A common question I run into is how does Apache Spark™ perform fast counts against Parquet files. TL;DR: Spark is able to read the parquet metadata without needing to read the entire file. If you want to dive into the details, please continue!
The rest of this post contains the basics surrounding how an Apache Spark row count
uses the Parquet file metadata to determine the count (instead of scanning the entire file). For a query like spark.read.parquet(...).count()
, the Parquet columns are not accessed, instead the requested Parquet schema that is passed down to the VectorizedParquetRecordReader
is simply an empty Parquet message. Thus, Spark is calculating the count using the Parquet file footer metadata.
Note, this post is based on an earlier version (December 2016) of my Github note.
Let’s start with Jobs
When Apache Spark executes a query, it creates multiple jobs and associated stages, each with its own set of tasks. Ultimately, the query will then distribute the tasks across multiple nodes. For this query spark.read.parquet(...).count()
, the jobs and stages behind the can be seen in the Spark DAG (from the Spark UI) below.
By default, Spark will generate two jobs to perform this calculation. The first job reads the file from the data source and second job performs the aggregration.

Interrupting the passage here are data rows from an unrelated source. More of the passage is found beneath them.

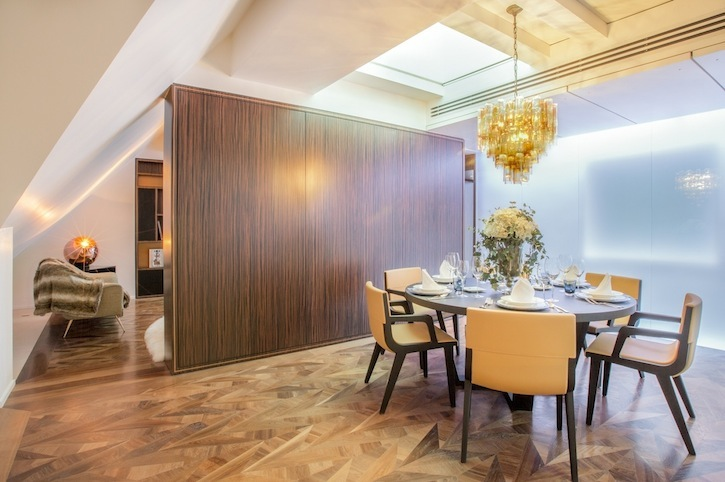 The Carlton House Terrace – a Luxury Penthouse in London For Sale ➤ To see more news about The Most Expensive Homes around the world visit us at www.themostexpensivehomes.com #mostexpensive #mostexpensivehomes #themostexpensivehomes @expensivehomes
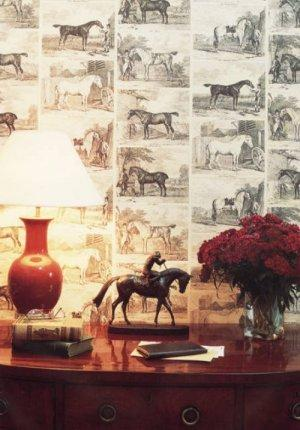 Lewis & Wood Gilpin Horses Wallpaper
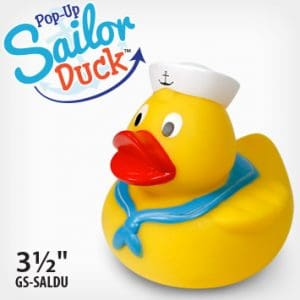 Pop-Up sails duck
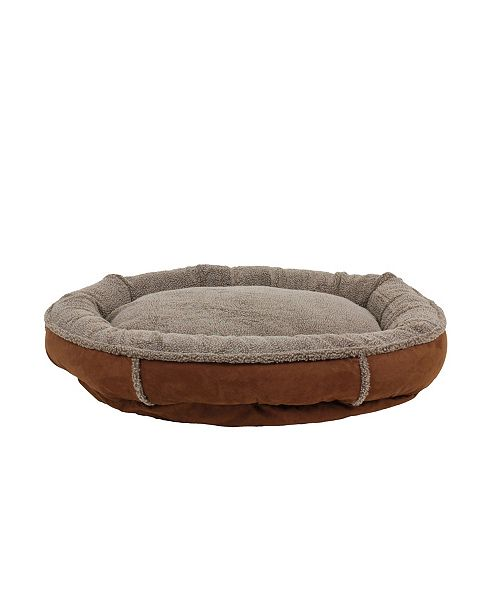 Carolina Pet Company Tipped Berber Round Comfy Cup Dog Bed Collection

Normally its all about WholeStageCodegen
In most aggregation cases with Apache Spark, we would dive into WholeStageCodegen
per Job 1
. At planning time, Spark generates Java byte code for many Spark operations including aggregations. The Spark engine Catalyst Optimizer generates a logical plan, multiple physical plans, and utilizes a cost optimizer. This is similar to how relational database systems operate. The last step is to generate the byte code via Code Generation.
If you want to dive deeper into this, here are some great resources:
- Structuring Spark: DataFrames, Datasets, and Streaming by Michael Armbrust.
- Deep Dive into Spark SQL’s Catalyst Optimizer
- Apache Spark as a Compiler: Joining a Billion Rows per Second on a Laptop.
Check out What’s new in Apache Spark 3.0 for a quick primer including Adaptive Query Execution (AQE).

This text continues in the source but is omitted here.